The embodiments of the present invention have been described in detail with reference to the accompanying drawings, but the present invention is not limited to the above embodiments, and various changes can be made without departing from the spirit of the present invention within the knowledge of those skilled in the art.

Claims

1. A modular expandable underwater robot, comprising:

the robot comprises a robot shell (1), wherein a top cover (2) is arranged on the robot shell, external threads are formed in the top of the robot shell (1), internal threads are formed in the top cover (2), the robot shell (1) and the top cover (2) are installed in a threaded mode, two groups of connecting columns (3) are fixedly installed at the top of the inner side of the top cover (2), sleeving plates (4) are sleeved on the outer walls of the two groups of connecting columns (3), circuit boxes (5) are fixedly installed at the tops of the sleeving plates (4), and a main control box (6) is fixedly installed on the inner wall of the rear side of the robot shell (1);

the adjusting mechanism (7) comprises a driving assembly and two groups of rotating assemblies, wherein the driving assembly is arranged on the robot shell (1), and the two groups of rotating assemblies are respectively arranged on two sides of the robot shell (1);

and the limiting mechanisms (8) are arranged on two sides of the robot shell (1), and the limiting mechanisms (8) are matched with the adjusting mechanisms (7).

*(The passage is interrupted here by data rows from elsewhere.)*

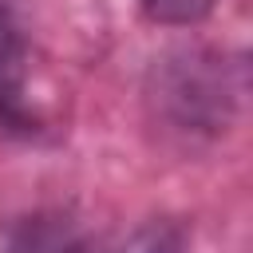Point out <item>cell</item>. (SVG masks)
<instances>
[{
	"label": "cell",
	"mask_w": 253,
	"mask_h": 253,
	"mask_svg": "<svg viewBox=\"0 0 253 253\" xmlns=\"http://www.w3.org/2000/svg\"><path fill=\"white\" fill-rule=\"evenodd\" d=\"M158 99L174 111V119L182 126H221L225 107H229L225 79L217 83V75H210L198 59H186L182 67H174L170 79L162 83Z\"/></svg>",
	"instance_id": "1"
},
{
	"label": "cell",
	"mask_w": 253,
	"mask_h": 253,
	"mask_svg": "<svg viewBox=\"0 0 253 253\" xmlns=\"http://www.w3.org/2000/svg\"><path fill=\"white\" fill-rule=\"evenodd\" d=\"M28 63V43L24 32L12 16V8L0 0V123L4 126H28L24 111V67Z\"/></svg>",
	"instance_id": "2"
},
{
	"label": "cell",
	"mask_w": 253,
	"mask_h": 253,
	"mask_svg": "<svg viewBox=\"0 0 253 253\" xmlns=\"http://www.w3.org/2000/svg\"><path fill=\"white\" fill-rule=\"evenodd\" d=\"M95 253H186V241L174 225L150 221V225H138L134 233H123V237H99Z\"/></svg>",
	"instance_id": "3"
},
{
	"label": "cell",
	"mask_w": 253,
	"mask_h": 253,
	"mask_svg": "<svg viewBox=\"0 0 253 253\" xmlns=\"http://www.w3.org/2000/svg\"><path fill=\"white\" fill-rule=\"evenodd\" d=\"M142 12L154 24H198L213 12V0H142Z\"/></svg>",
	"instance_id": "4"
}]
</instances>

2. A modular expandable underwater robot as claimed in claim 1, wherein: the driving assembly comprises an installation box (701), an electric push rod (702), a lifting rod (703) and toothed plates (704), the installation box (701) is fixedly installed at the bottom of the robot shell (1), the electric push rod (702) is fixedly installed inside the installation box (701), openings are formed in the top of the installation box (701) and the bottom of the robot shell (1) and are consistent in position, the free end of the electric push rod (702) penetrates through the openings in the installation box (701) and the robot shell (1) to extend into the robot shell (1) and is fixedly provided with the lifting rod (703), and the top of the lifting rod (703) is fixedly provided with the two sets of toothed plates (704);

the runner assembly includes dwang (705), gear (706) and impeller (707), and the both sides inner wall of robot housing (1) all rotates installs dwang (705), and the outer wall of dwang (705) is located in gear (706) cover, and the one end of dwang (705) extends to one side outer wall and fixed mounting of robot housing (1) has impeller (707).

3. A modular expandable underwater robot as claimed in claim 2, wherein: stop gear (8) include annular slide rail (801), slide (802) and connecting rod (803), and the equal fixed mounting in both sides outer wall of robot housing (1) has annular slide rail (801), and slidable mounting has two sets of slide (802) on annular slide rail (801), and one side outer wall fixed mounting of slide (802) has connecting rod (803), the one end of connecting rod (803) and one side outer wall fixed connection of impeller (707).

4. A modular expandable underwater robot as claimed in claim 3, wherein: the bottom of the robot shell (1) is fixedly provided with four groups of supporting legs (9) which are distributed in a rectangular shape.

5. A modular expandable underwater robot in accordance with claim 4 wherein: the inner wall of the rear side of the robot shell (1) is provided with an electric push rod controller (10), and the lifting rod (703) is not contacted with the main control box (6) and the electric push rod controller (10) in the moving process.

6. The modular expandable underwater robot of claim 5 wherein: the top of the inner side of the top cover (2) is fixedly provided with a sealing gasket (11), and the sealing gasket (11) is arranged in contact with the top of the robot shell (1).